• TASK INSTRUCTIONS
Word for word, repeat the records, leaving every picture behind.

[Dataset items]
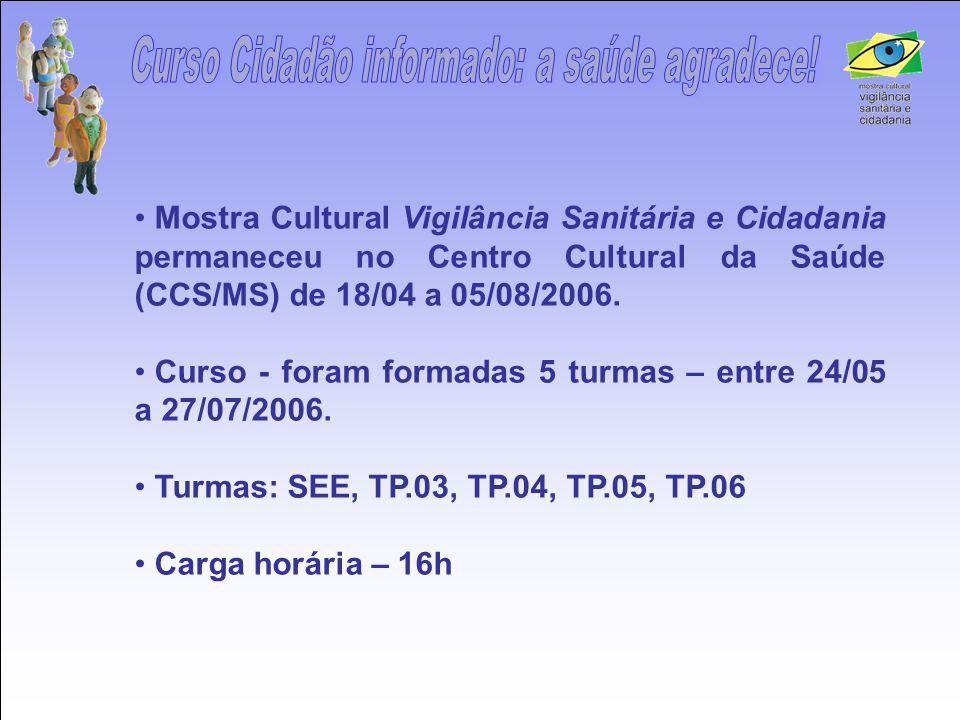 • Mostra Cultural Vigilância Sanitária e Cidadania permaneceu no Centro Cultural da Saúde (CCS/MS) de 18/04 a 05/08/2006. • Curso - foram formadas 5 t
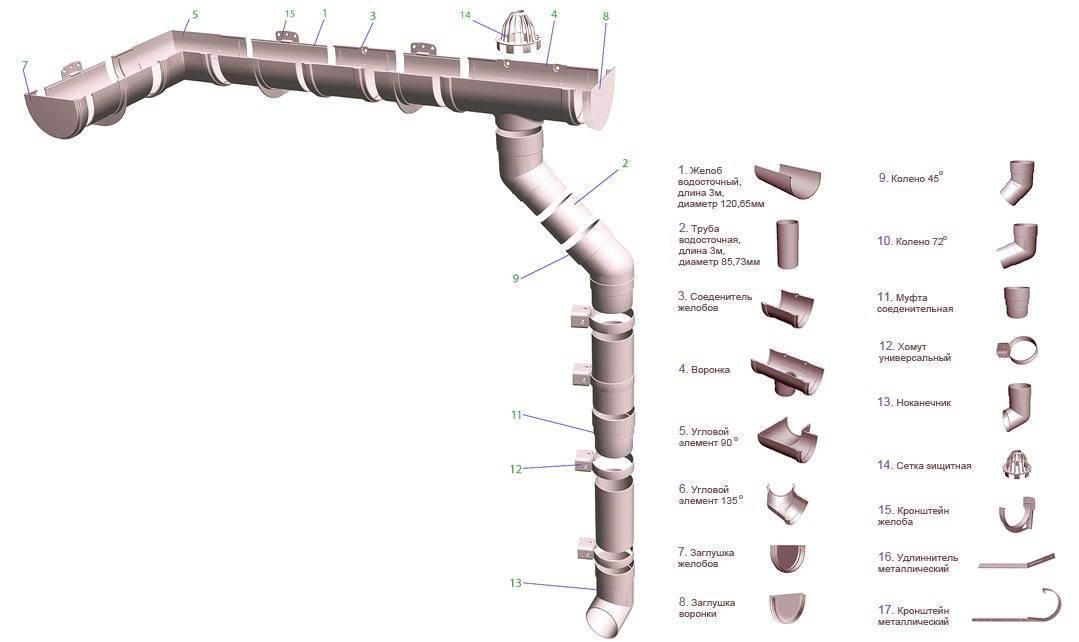 Какой диаметр водосточной трубы выбрать, как правильно рассчитать
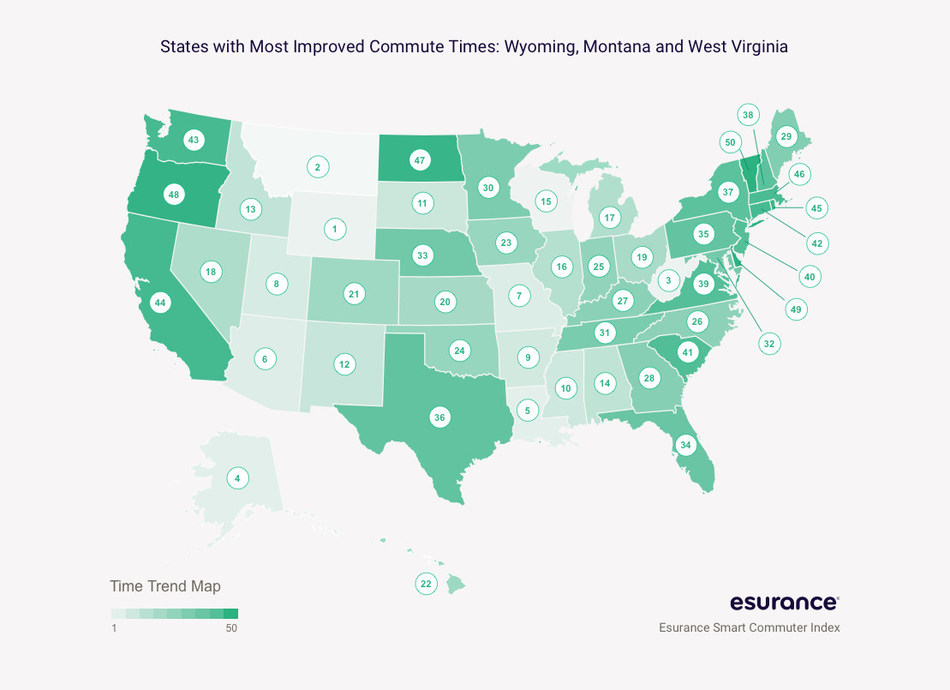 States with Most Improved Commute Times: Wyoming, Montana and West Virginia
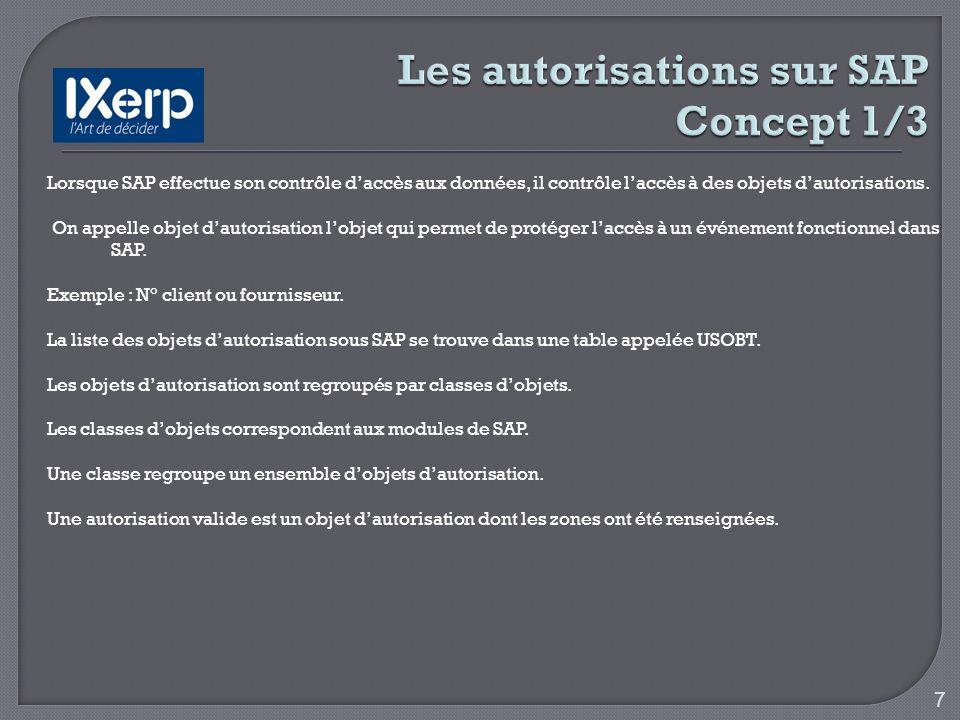 Lorsque SAP effectue son contrôle daccès aux données, il contrôle laccès à des objets dautorisations.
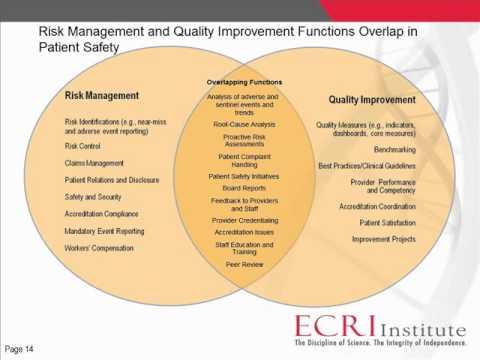 Webinar - Developing a Risk Management Plan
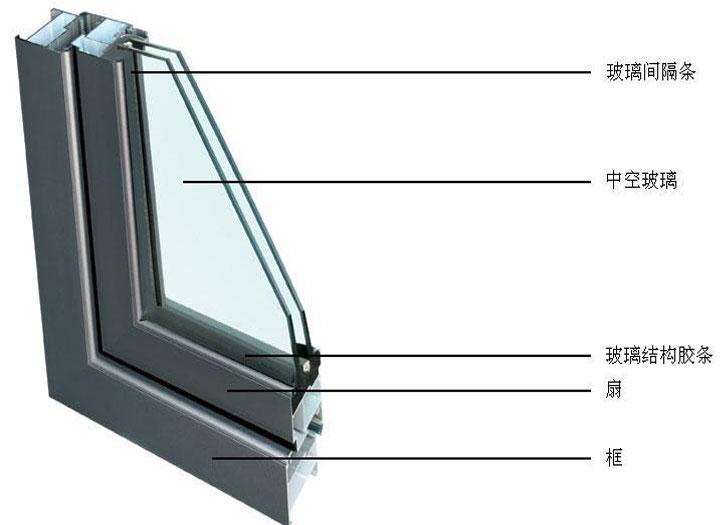 在断桥铝门窗选购上面应该注意什么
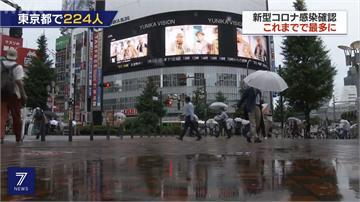日本群聚感染明顯增加!東京暴增224例確診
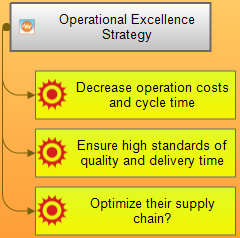 Projection of operational excellence strategy on internal perspective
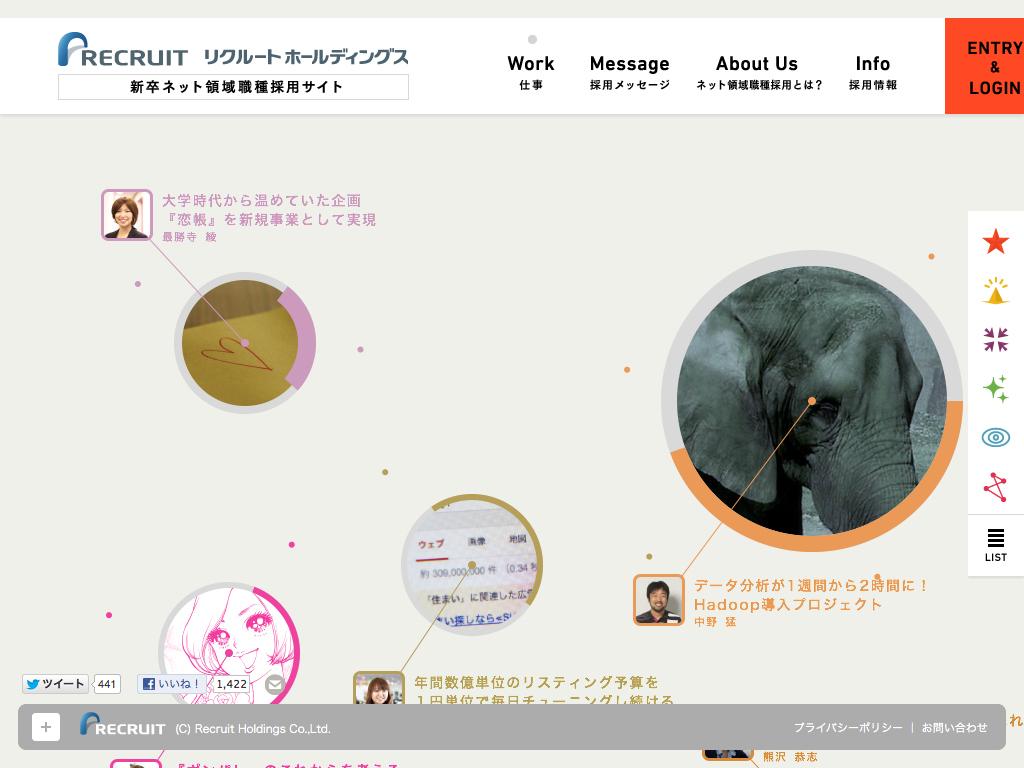 Web DesignInspirationS5-Style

• RESPONSE TO THE EXERCISE
 • Mostra Cultural Vigilância Sanitária e Cidadania permaneceu no Centro Cultural da Saúde (CCS/MS) de 18/04 a 05/08/2006. • Curso - foram formadas 5 t
 Какой диаметр водосточной трубы выбрать, как правильно рассчитать
 States with Most Improved Commute Times: Wyoming, Montana and West Virginia
 Lorsque SAP effectue son contrôle daccès aux données, il contrôle laccès à des objets dautorisations.
 Webinar - Developing a Risk Management Plan
 在断桥铝门窗选购上面应该注意什么
日本群聚感染明顯增加!東京暴增224例確診
 Projection of operational excellence strategy on internal perspective
 Web DesignInspirationS5-Style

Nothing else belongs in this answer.